## WHAT TO PRODUCE
The line containing "A Monograph of" marks the end; write out exactly every line from the start of the data up to and including it, without the pictures.

## DATA SUPPLIED
Content starts

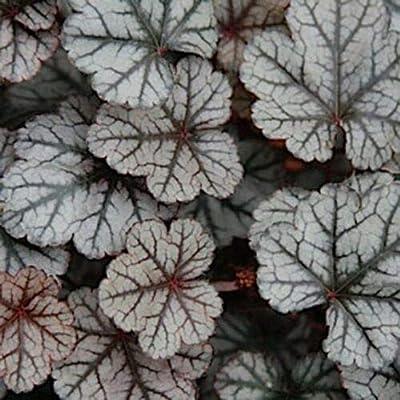"AchmadAnam - Live Plant - 10 Heuchera ' Silver Scrolls"" - Coral Bells - Alumroot - Perennial : Garden & Outdoor"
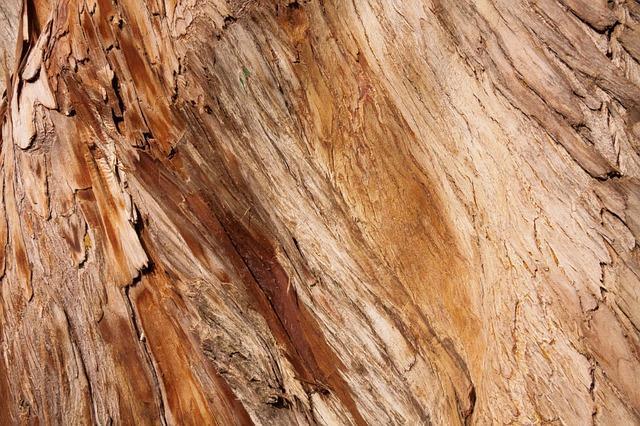 Cipreste: características, habitat, usos, pragas e doenças 3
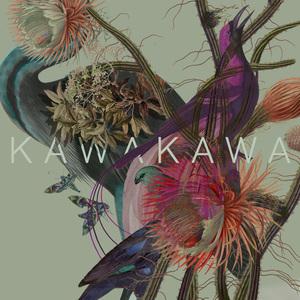 Kawakawa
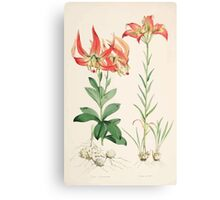 A Monograph of the Genus Lilium Henry John Elwes Illustrations W H Fitch 1880 0139 Canvas Print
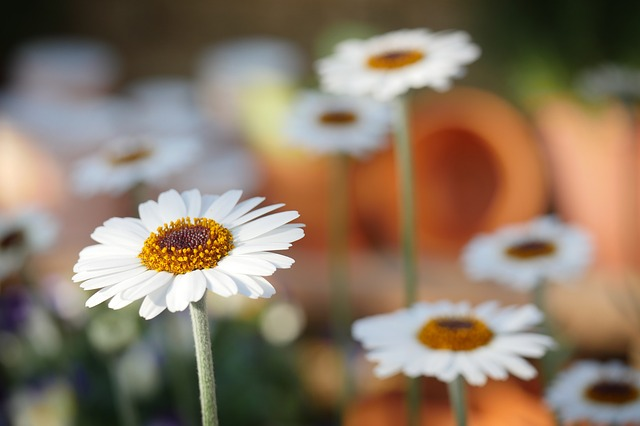 Květiny na zahrádce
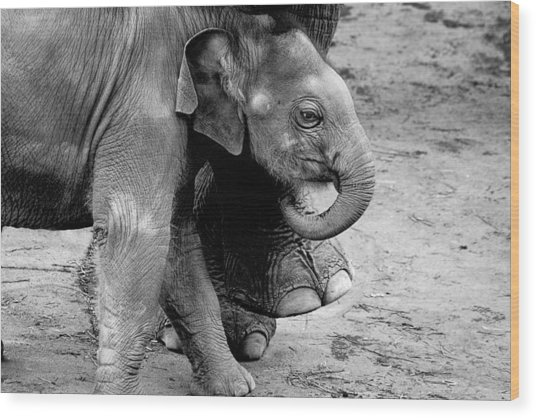Baby Elephant Security Wood Print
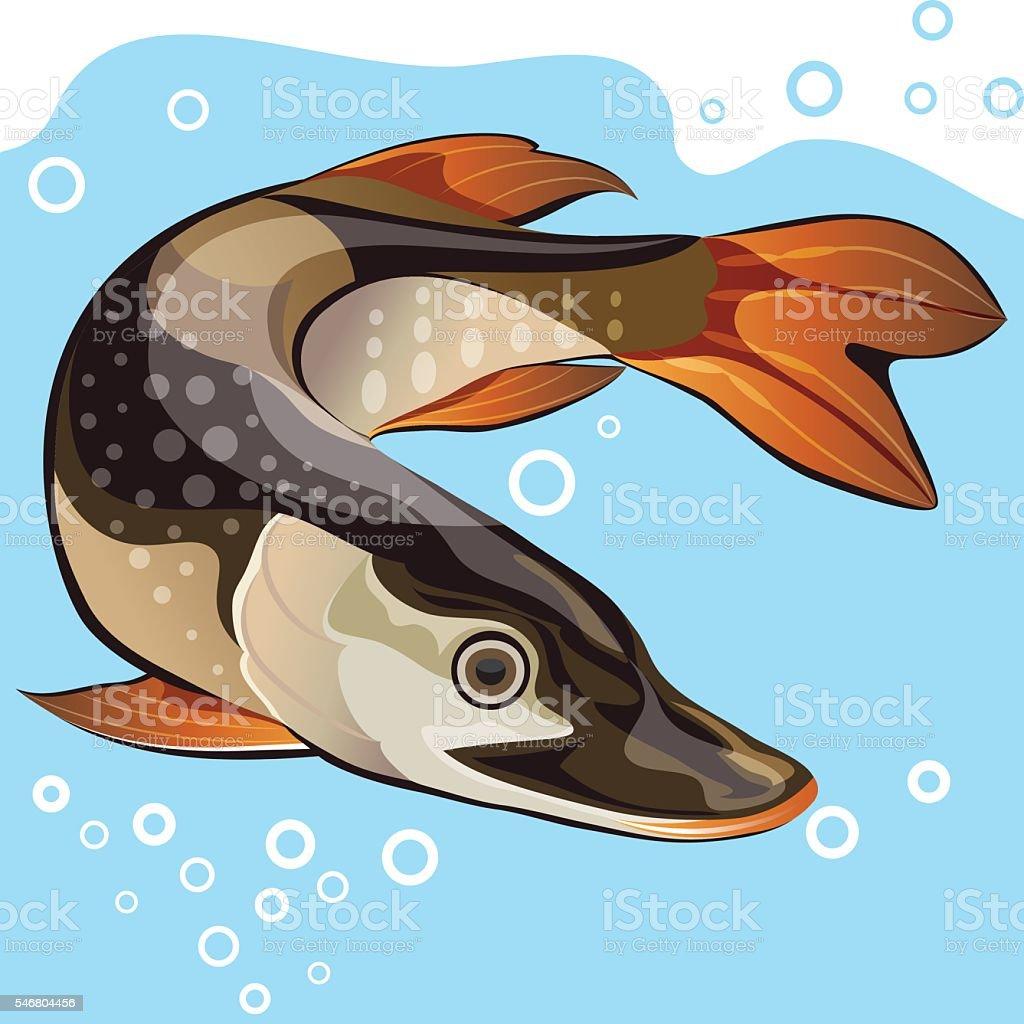 Pike underwater, vector illustration vector art illustration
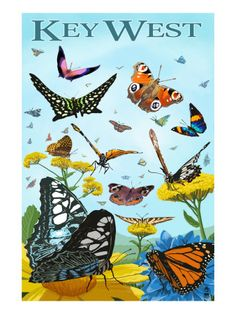 Key West Butterfly Garden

Content ends

## REPLY
"AchmadAnam - Live Plant - 10 Heuchera ' Silver Scrolls"" - Coral Bells - Alumroot - Perennial : Garden & Outdoor"
 Cipreste: características, habitat, usos, pragas e doenças 3
 Kawakawa
 A Monograph of the Genus Lilium Henry John Elwes Illustrations W H Fitch 1880 0139 Canvas Print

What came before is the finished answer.